Aside from the plutonium in the 8,000 spent fuel rods, North Korea’s ability to produce fresh plutonium in the near term is limited. Operating at maximum power for 300 days a year, the 5MW(e) reactor is theoretically capable of producing 7.5kg of plutonium annually, enough for about one nuclear weapon, assuming a 10–30% reprocessing loss and 5–8kg of plutonium per weapon. Given its poor operating history, however, and the fact that it has been mothballed for nearly a decade, the reactor may have experienced start-up problems since North Korea declared that it had resumed operations in February 2003. Thus, assuming enough plutonium for one or two nuclear weapons separated before 1992 and enough plutonium for two to five nuclear weapons in existing spent fuel, as well as about one additional bomb’s worth of plutonium produced by the 5MW(e) reactor annually, North Korea’s maximum potential nuclear arsenal over the next several years is likely to be around half a dozen to a dozen nuclear weapons – if no new facilities to produce plutonium or highly enriched uranium come online. (This estimate assumes no access to foreign sources of weapons-usable nuclear materials.)

 

In the longer term, North Korea’s ability to produce significantly larger quantities of plutonium depends on finishing the 50MW(e) reactor, which was thought to be one to two years from completion at the time of the 1994 freeze. However, the status of key pieces of equipment for the reactor has never been determined, and it is not known whether enough graphite or fuel was produced prior to the freeze to outfit the reactor. Fuel fabrication could be a bottleneck because parts of the existing fuel fabrication plant at Yongbyon are heavily corroded and would need to be rebuilt before fuel fabrication could resume. Assuming no major technical problems, the 50MW(e) reactor could probably be completed, tested and brought up to high power operations in a few years at the earliest, although the end of the decade is a more cautious prediction. If Pyongyang makes a political decision to complete the reactor, large-scale activity at the facility would be liable to detection by satellite intelligence resources. There have been no public reports of such activity since North Korea announced, in December 2002, its intention to resume construction of the reactor. In theory, operating at full power for 300 days per year, the 50MW(e) reactor could produce about 55kg of plutonium each year in its spent fuel, enough for about 5–10 nuclear weapons – depending on reprocessing losses and the amount of plutonium required for each weapon of North Korean design. The much larger 200MW(e) reactor was not close to completion in 1994 and has suffered from poor maintenance during the freeze. It is many years away from completion, at best.

* _YOUR GOAL_:
Copy out the passage on North Korea's plutonium production word for word, from its first sentence to its last.

* _DATA SUPPLIED_:
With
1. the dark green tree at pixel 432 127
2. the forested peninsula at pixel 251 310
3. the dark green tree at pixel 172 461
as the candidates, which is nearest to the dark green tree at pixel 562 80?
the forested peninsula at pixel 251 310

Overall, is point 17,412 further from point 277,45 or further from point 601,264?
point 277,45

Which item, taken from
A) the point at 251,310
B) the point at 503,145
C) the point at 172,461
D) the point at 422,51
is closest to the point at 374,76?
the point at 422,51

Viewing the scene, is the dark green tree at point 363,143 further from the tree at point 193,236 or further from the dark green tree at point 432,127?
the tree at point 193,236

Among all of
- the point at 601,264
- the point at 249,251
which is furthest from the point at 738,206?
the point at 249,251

* _ANSWER BELOW_:
Aside from the plutonium in the 8,000 spent fuel rods, North Korea’s ability to produce fresh plutonium in the near term is limited. Operating at maximum power for 300 days a year, the 5MW(e) reactor is theoretically capable of producing 7.5kg of plutonium annually, enough for about one nuclear weapon, assuming a 10–30% reprocessing loss and 5–8kg of plutonium per weapon. Given its poor operating history, however, and the fact that it has been mothballed for nearly a decade, the reactor may have experienced start-up problems since North Korea declared that it had resumed operations in February 2003. Thus, assuming enough plutonium for one or two nuclear weapons separated before 1992 and enough plutonium for two to five nuclear weapons in existing spent fuel, as well as about one additional bomb’s worth of plutonium produced by the 5MW(e) reactor annually, North Korea’s maximum potential nuclear arsenal over the next several years is likely to be around half a dozen to a dozen nuclear weapons – if no new facilities to produce plutonium or highly enriched uranium come online. (This estimate assumes no access to foreign sources of weapons-usable nuclear materials.)

 

In the longer term, North Korea’s ability to produce significantly larger quantities of plutonium depends on finishing the 50MW(e) reactor, which was thought to be one to two years from completion at the time of the 1994 freeze. However, the status of key pieces of equipment for the reactor has never been determined, and it is not known whether enough graphite or fuel was produced prior to the freeze to outfit the reactor. Fuel fabrication could be a bottleneck because parts of the existing fuel fabrication plant at Yongbyon are heavily corroded and would need to be rebuilt before fuel fabrication could resume. Assuming no major technical problems, the 50MW(e) reactor could probably be completed, tested and brought up to high power operations in a few years at the earliest, although the end of the decade is a more cautious prediction. If Pyongyang makes a political decision to complete the reactor, large-scale activity at the facility would be liable to detection by satellite intelligence resources. There have been no public reports of such activity since North Korea announced, in December 2002, its intention to resume construction of the reactor. In theory, operating at full power for 300 days per year, the 50MW(e) reactor could produce about 55kg of plutonium each year in its spent fuel, enough for about 5–10 nuclear weapons – depending on reprocessing losses and the amount of plutonium required for each weapon of North Korean design. The much larger 200MW(e) reactor was not close to completion in 1994 and has suffered from poor maintenance during the freeze. It is many years away from completion, at best.